## OBIETTIVO DEL COMPITO
Per favore, scrivi il seguito del testo sulla revisione dell'OCM vino, riprendendo subito dopo l'ultima frase riportata.

## BRANO PROPOSTO
---

Una delle OCM più complesse
A fine giugno, con una comunicazione al Consiglio e al Parlamento Europeo, la Commissione Europea ha reso note le proposte di revisione dell’Organizzazione Comune di Mercato per il settore vino. L’attuale OCM vino, la cui ultima importante revisione risale al 1999, è una delle più complesse organizzazioni comuni di mercato. Si basa infatti su:
1) misure di mercato vere e proprie: distillazione obbligatoria dei sottoprodotti del vino e dei vini cosiddetti “a doppio scopo”, distillazione alcolica volontaria ordinaria e distillazione di crisi;
2) classificazione dei vini nelle due categorie di Vini di Qualità Prodotti in Regioni Determinate (VQPRD: in Italia, DOC e DOCG) e vini da tavola, che a loro volta possono avere o no un’indicazione geografica;
3) regolazione delle pratiche enologiche, in particolare lo zuccheraggio che è consentito solo in alcune regioni, mentre nelle altre l’uso del mosto concentrato è sussidiato per metterlo su un piano di parità con lo zuccheraggio, meno caro;
4) regolazione del potenziale produttivo, attraverso il divieto di nuovi impianti (con eccezioni relative a nuovi diritti di impianto), un premio per l’abbandono permanente della viticoltura, ed un programma di ristrutturazione e conversione dei vigneti per migliorarne la qualità.

---

## DATI DEL COMPITO

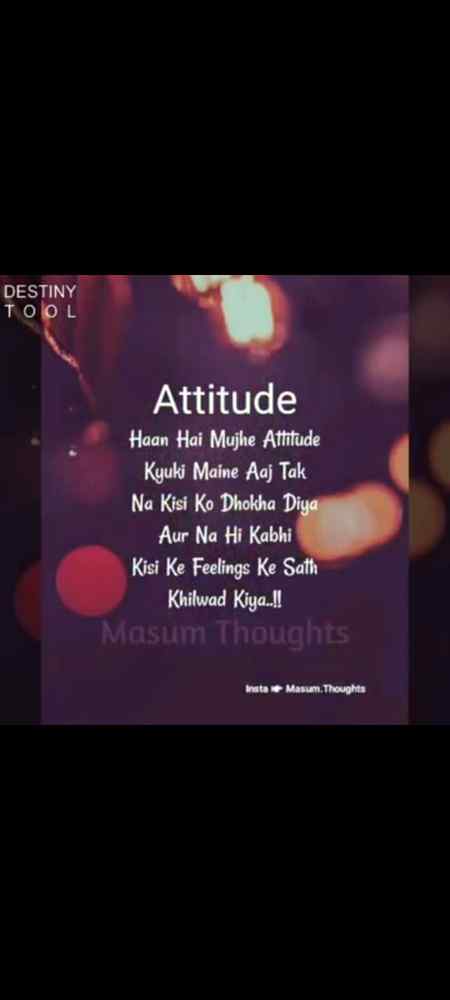 ہاتھ سے زیادہ گہرے زخم زبان کے
لگاۓ ہوتے ہیں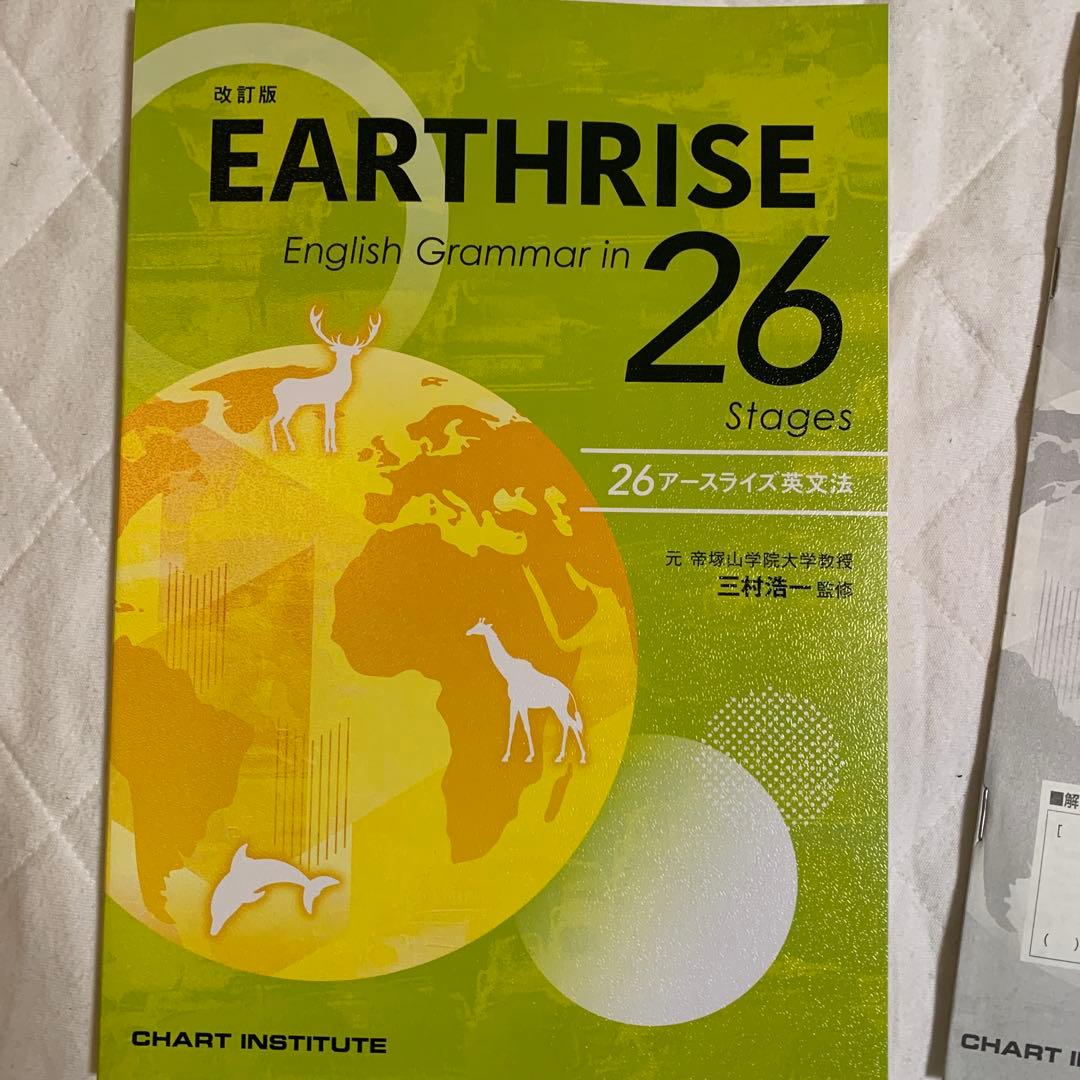 語学・辞書・学習参考書 EARTHRISE English Grammar in 26 Stages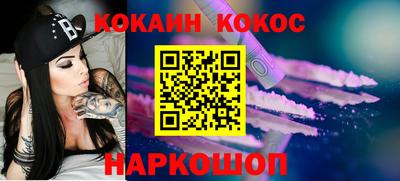 скорость Ангарск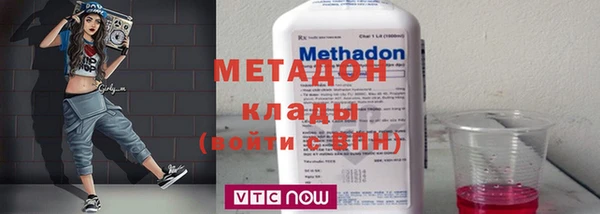 гидропоника Алзамай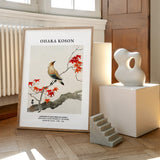 Ohara Koson Japanese Plague Bird On Maple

---

## LA RISPOSTA
Implicitamente o esplicitamente, questa politica si basava sul controllo dell’offerta per sostenere i prezzi; poiché la protezione doganale non era forte, si confidava sulla possibilità dell’UE di influenzare i prezzi mondiali, data la sua posizione di principale attore a livello mondiale (46% della superficie mondiale, 60% della produzione e del consumo). Questa strategia di controllo dell’offerta, che peraltro era tradizionale per l’UE e aveva anche ottenuto buoni successi, nell’ultimo decennio ha sofferto l’iniziativa dei nuovi paesi produttori (USA, Australia, Sudafrica, ecc.), le cui produzioni si sono sviluppate enormemente e hanno acquisito una quota crescente del commercio mondiale, entrando anche in forze sul mercato europeo, soprattutto nel Regno Unito. Alla base delle proposte di revisione dell’OCM vi è un giudizio critico sul suo funzionamento negli ultimi anni. In particolare, si ritiene che la proibizione di nuovi impianti abbia avuto un effetto limitato, sia per i nuovi diritti di impianto, sia per una crescita delle rese, favorita anche dalle misure di ristrutturazione e dal permesso di zuccheraggio; ne consegue che le eccedenze di vino degli ultimi anni sono giudicate di natura strutturale, e quindi si ritiene che le distillazioni non svolgano più il ruolo di riequilibrio di eccedenze temporanee. Un giudizio negativo viene anche dato sulla distinzione fra VQPRD e vini da tavola e sulle regole di etichettatura, incapaci di orientare adeguatamente il consumatore e nello stesso tempo un impedimento allo sviluppo dei vini monovitigno, sui quali si è basato il successo dei nuovi paesi produttori. Inoltre le misure di mercato e le restituzioni all’esportazione rientrano nella “scatola gialla” del WTO, cioè fra le misure maggiormente distorsive del commercio. Infine si giudica che le regole dell’OCM abbiano un grosso peso amministrativo, siano troppo strette e non sufficientemente flessibili.
Le proposte della Commissione
Di fronte a questo quadro, vengono proposte quattro opzioni:
1) mantenimento dello status quo con pochi adeguamenti;
2) riforma radicale dell’OCM (che viene dichiarata la preferibile, e di cui quindi parleremo più in dettaglio);
3) integrazione dell’OCM vino nel modello della PAC riformata (abolizione di tutte le misure di mercato e destinazione di tutto il budget dell’OCM al regime di pagamento unico, eco-condizionalità, modulazione, prolungamento temporaneo del divieto di nuovi impianti);
4) deregolamentazione del mercato del vino (abolizione di tutte le misure di mercato e di controllo del potenziale produttivo).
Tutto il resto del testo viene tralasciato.